Testo da analizzare.
# # # # #
Negli ultimi due anni 180mila braccianti, per lo più stranieri, sono finiti nella rete dei caporali che alimentano gli interessi dei clan. Le organizzazioni mafiose, infatti, si infiltrano nella filiera per dirottare a loro vantaggio la ricchezza prodotta lungo la catena di valore che parte dalla semina e arriva sui banchi dei supermercati. Arginare le mafie, dunque, è questione di sopravvivenza economica, non solo pratica etica; così come assicurare cibo di qualità a tutti, indipendentemente dalla disponibilità economica di ciascuno. «Ecco perché è necessario che il rispetto delle regole e l'iscrizione alla Rete del Lavoro Agricolo di Qualità diventi l'unica condizione per entrare nella filiera – prosegue Davide Carlucci –, soprattutto per dare un segnale alla Grande Distribuzione Organizzata che col meccanismo dell'asta al doppio ribasso fa crollare i prezzi, scaricando sui lavoratori i costi di produzione. Per riuscire a stare sul mercato molti chiudono gli occhi davanti ad alcune regole».
# # # # #
Estratti dei record.
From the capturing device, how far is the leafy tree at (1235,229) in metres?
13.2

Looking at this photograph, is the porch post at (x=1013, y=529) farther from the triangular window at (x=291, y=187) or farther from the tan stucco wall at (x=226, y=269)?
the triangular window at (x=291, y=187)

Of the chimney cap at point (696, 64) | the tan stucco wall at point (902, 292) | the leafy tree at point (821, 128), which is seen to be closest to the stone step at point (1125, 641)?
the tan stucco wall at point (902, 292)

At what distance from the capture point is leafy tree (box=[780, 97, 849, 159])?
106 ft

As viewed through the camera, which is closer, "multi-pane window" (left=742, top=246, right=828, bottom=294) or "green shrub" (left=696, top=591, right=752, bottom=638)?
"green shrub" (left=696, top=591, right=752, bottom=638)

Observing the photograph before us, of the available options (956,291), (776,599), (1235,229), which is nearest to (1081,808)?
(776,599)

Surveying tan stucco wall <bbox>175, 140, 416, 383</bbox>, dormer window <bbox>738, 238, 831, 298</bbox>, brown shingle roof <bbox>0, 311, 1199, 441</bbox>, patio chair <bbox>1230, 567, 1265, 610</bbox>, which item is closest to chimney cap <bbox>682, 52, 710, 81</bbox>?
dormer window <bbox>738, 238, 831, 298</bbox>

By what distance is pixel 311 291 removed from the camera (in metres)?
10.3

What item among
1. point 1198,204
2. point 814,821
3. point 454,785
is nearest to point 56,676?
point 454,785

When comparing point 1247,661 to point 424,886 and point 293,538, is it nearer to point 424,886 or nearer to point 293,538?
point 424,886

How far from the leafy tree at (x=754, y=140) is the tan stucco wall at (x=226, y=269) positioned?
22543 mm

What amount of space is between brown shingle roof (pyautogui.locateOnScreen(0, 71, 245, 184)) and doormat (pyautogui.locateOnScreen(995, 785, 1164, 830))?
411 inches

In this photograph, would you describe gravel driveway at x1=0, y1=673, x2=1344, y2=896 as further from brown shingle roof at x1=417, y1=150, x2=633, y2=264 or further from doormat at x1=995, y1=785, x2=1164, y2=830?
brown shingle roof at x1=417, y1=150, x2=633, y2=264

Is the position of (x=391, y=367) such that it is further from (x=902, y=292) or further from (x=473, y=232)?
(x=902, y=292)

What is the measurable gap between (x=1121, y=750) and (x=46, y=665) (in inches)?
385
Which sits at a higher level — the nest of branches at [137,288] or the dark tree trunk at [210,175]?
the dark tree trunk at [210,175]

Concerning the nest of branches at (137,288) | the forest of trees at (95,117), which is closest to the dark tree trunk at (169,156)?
# # # # #
Elenco compiti.
(1) Nel testo sul caporalato, perché Davide Carlucci vuole che il rispetto delle regole e l'iscrizione alla Rete del Lavoro Agricolo di Qualità diventino l'unica condizione per entrare nella filiera? Rispondi in una-tre frasi.
(2) Secondo il testo sul caporalato, quanti braccianti sono finiti nella rete dei caporali negli ultimi due anni?

Soluzioni dei compiti.
(1) Soprattutto per dare un segnale alla Grande Distribuzione Organizzata. Con il meccanismo dell'asta al doppio ribasso, la Grande Distribuzione fa crollare i prezzi e scarica sui lavoratori i costi di produzione.

(2) 180mila, per lo più stranieri.